Betreiber sowohl der Ladesäule als auch des Schullandheims ist die Diözese Würzburg. Der Schwerpunkt des Schullandheims, das 2012 mit dem Energiehaus erweitert wurde, ist Energie und Schöpfung. „Daher lag es nahe, hier die erste Ladesäule der Diözese Würzburg zu installieren“ so Christoph Gawronski, Umweltbeauftragter des Bistums Würzburg. „Damit fördern wir eine Entwicklung, die den Individualverkehr nachhaltig umbauen kann. Sofern es gelingt, den damit ansteigenden Energiebedarf regenerativ zu erzeugen.
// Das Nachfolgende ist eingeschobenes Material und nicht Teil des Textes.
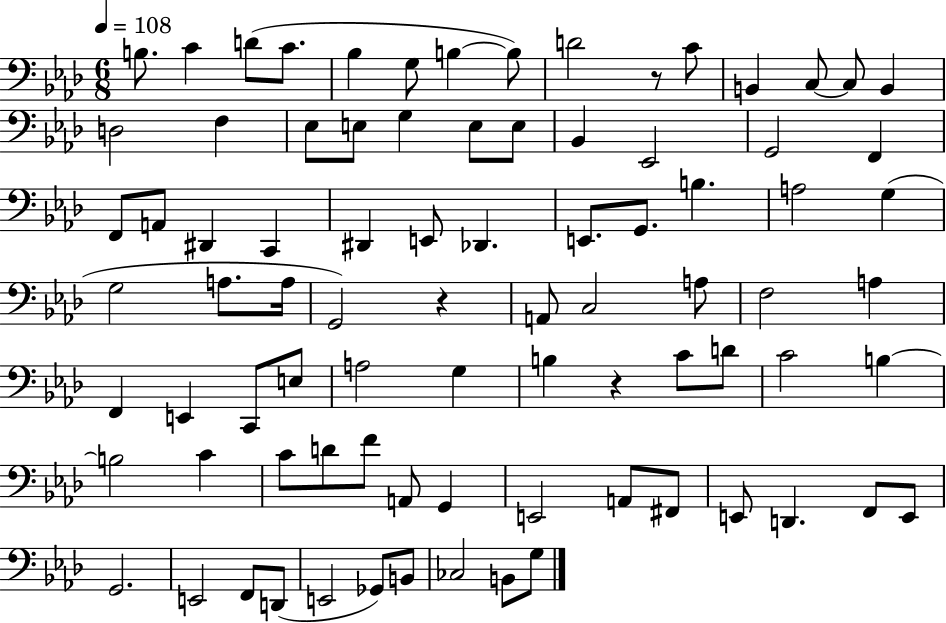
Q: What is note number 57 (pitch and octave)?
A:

Aus diesem Grund haben wir uns auch entschlossen, dass an der Ladesäule Ökostrom die Fahrzeuge mit Energie versorgt“.

„Als Stromversorger freuen wir uns auf die bewährte Zusammenarbeit mit dem Schullandheim Thüringer Hütte“, so Wolfgang Pfeiffer vom Überlandwerk Rhön, der schon bei der Entwicklung des Bildungskonzepts zum Thema Energie mitgearbeitet hat.

Bildung zur Nachhaltigen Entwicklung ist das Anliegen der drei Häuser der rhöniversum Gruppe, zu der neben der Thüringer Hütte das Schullandheim Bauerberg und die Umweltbildungsstätte Oberelsbach gehören. Gerade in der ländlichen Region des Biosphärenreservats Rhön ist es bisher schwierig, ökologisch unterwegs zu sein. „Es ist grandios, dass wir hier mit Förderung des Bayerisches Staatsministerium für Arbeit und Soziales, Familie und Integration und der Diözese Würzburg auf 700 Metern Höhe ein Rastplatz für Elektro-Fahrzeuge geschaffen wurde“, so Peter Gehring, Leiter des Schullandheims Thüringer Hütte.
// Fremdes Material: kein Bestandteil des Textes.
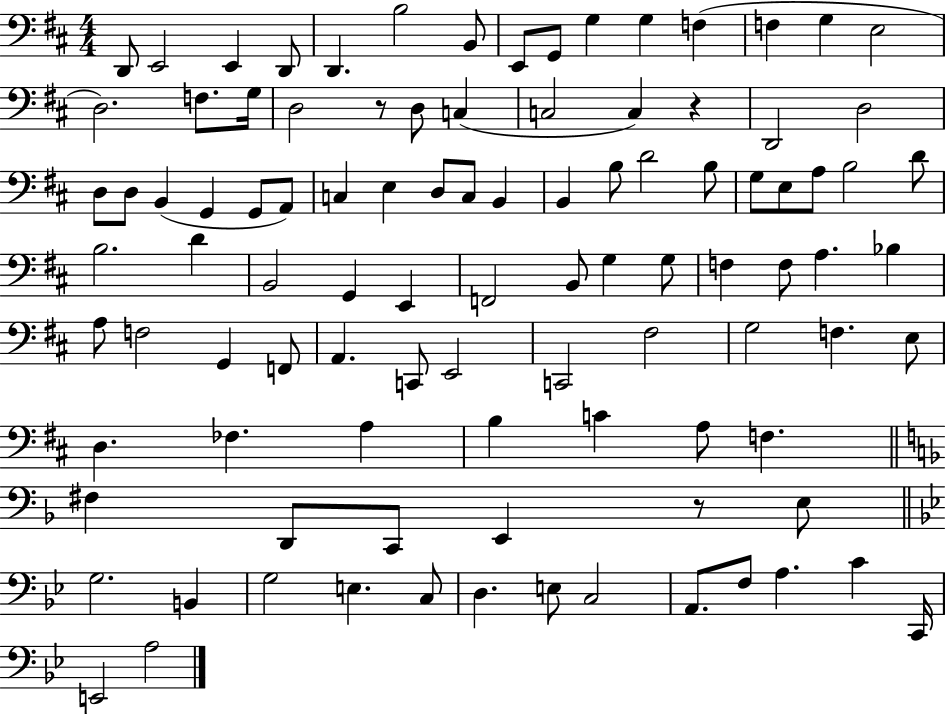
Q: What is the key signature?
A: D major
Die Ladesäule von chargeIT mobility ist mit zwei EU-Typ-2-Ladepunkten ausgestattet, die je eine Ladeleistung von bis zu 22 kW erbringen. Dies entspricht – bei einer Ladedauer von einer Stunde – etwa einer möglichen Fahrtstrecke von ca. 150 km. Die Kunden können bei der Zahlung zwischen der Abrechnung mit der Roaming-Plattform „intercharge“ und der Bezahlung per SMS wählen. Darüber hinaus ist die Ladestation mit unterschiedlichen Systemen vernetzt und wird so beispielsweise automatisch mit ihrem Standort in den Navigationssystemen der Fahrzeuge angezeigt.
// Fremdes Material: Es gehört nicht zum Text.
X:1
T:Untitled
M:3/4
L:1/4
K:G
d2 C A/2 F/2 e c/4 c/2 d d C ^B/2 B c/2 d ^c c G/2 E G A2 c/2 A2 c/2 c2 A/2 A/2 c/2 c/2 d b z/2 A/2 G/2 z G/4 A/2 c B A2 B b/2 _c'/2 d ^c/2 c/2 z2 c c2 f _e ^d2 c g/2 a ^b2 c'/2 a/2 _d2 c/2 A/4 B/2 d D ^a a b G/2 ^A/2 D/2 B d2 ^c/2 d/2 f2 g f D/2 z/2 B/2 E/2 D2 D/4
„Wir freuen uns sehr über die Zusammenarbeit mit dem Schullandheim und Jugendhaus Thüringer Hütte. Dieses Beispiel zeigt in einzigartiger Weise die Zukunft der Elektromobilität. E-Fahrzeuge sind nicht mehr reine Stadt-Autos, welche im Umkreis von wenigen Kilometern genutzt werden. Sie sind Klein-, Familien- und auch Sportwagen, die für jede Lebenslage und Aktivität gebraucht werden. Die Installation unserer Ladesäule an der Thüringer Hütte macht Elektromobilität erlebbar und – das, was sie vor allen Dingen sein soll – die Kunden mobil.“, so Jan Masso von chargeIT mobility.

Weitere Informationen zum Programm unter www.rhoeniversum.de oder unter Tel. 49 (9779) 85 800 81.

 

Hintergrund: Energie und Schöpfung in einzigartiger Weise kombiniert

Bereits seit den 1980er Jahren stellt das Thema „Erneuerbare Energien“ einen Bildungsschwerpunkt des Schullandheims und Jugendhauses Thüringer Hütte dar. Angesichts des Klimawandels will sich die Einrichtung - nun auch im Rahmen der Umweltbildung im Biosphärenreservat Rhön - stärker denn je als Impulsgeber für den Schutz unserer Ressourcen und einen respektvollen Umgang mit der Schöpfung etablieren. Ziel ist es, das Umweltbewusstsein zu schärfen und zu einem nachhaltigen Lebensstil zu motivieren. Wie man verantwortungsvoll Energie und Ressourcen spart und so die Natur schont, kann anschaulich und einprägsam im Energiehaus, Erdhaus, Blockhaus und im Abwasserhaus „Glasklar“ erfahren und erlernt werden. Die neuen Einrichtungen werden von Pädagogen mit ihren Kinder- und Jugendgruppen ebenso genutzt wie von Architekten, Bauherren und allen, die sich für umweltgerechtes Bauen und Wohnen einsetzen.